🤖 AI Summary
To address the rigidity of reasoning and suppression of active learning in existing LLM-based agent world models, this paper proposes a dynamic reasoning framework grounded in multi-turn interaction. Methodologically, it introduces: (1) a reward rescaling mechanism that adaptively modulates environmental feedback to guide exploratory policy learning; (2) an interaction-frequency annealing strategy that progressively reduces interaction rounds, encouraging the shift from external interaction to internal mental simulation; and (3) action-effectiveness-driven adaptive optimization of reasoning structure. Departing from fixed reasoning paradigms, the framework enables LLMs to autonomously construct and internalize environmental dynamics through embodied action. Empirical evaluation on Sokoban, Maze, and Taxi tasks demonstrates substantial improvements in single-step planning capability.
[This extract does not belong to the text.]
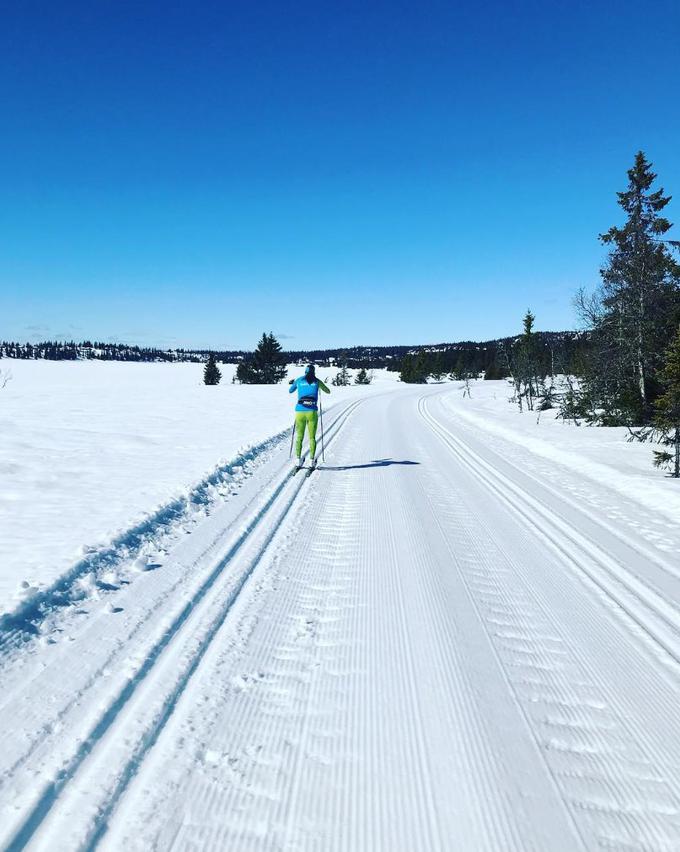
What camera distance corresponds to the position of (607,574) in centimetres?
486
Moreover, the method exhibits strong generalization and sample efficiency on complex scenarios and cross-task reasoning benchmarks.
📝 Abstract
Developing robust world model reasoning is crucial for large language model (LLM) agents to plan and interact in complex environments. While multi-turn interaction offers a superior understanding of environmental dynamics via authentic feedback, current approaches often impose a rigid reasoning process, which constrains the model's active learning, ultimately hindering efficient world model reasoning. To address these issues, we explore world-model internalization through efficient interaction and active reasoning (WMAct), which liberates the model from structured reasoning, allowing the model to shape thinking directly through its doing, and achieves effective and efficient world model reasoning with two key mechanisms: (1) a reward rescaling mechanism adjusting outcome reward based on action efficacy to incentivize redundancy reduction and purposeful interaction; (2) an interaction frequency annealing strategy to progressively reduce the maximum allowed interaction turns, which compels the model to condense its learning and internalize environmental dynamics rather than over-relying on environmental cues. Our experiments on Sokoban, Maze, and Taxi show that WMAct yields effective world model reasoning capable of resolving tasks in a single turn that previously required multiple interactions and fosters strong transferability to complex environments, improving performance on a suite of reasoning benchmarks.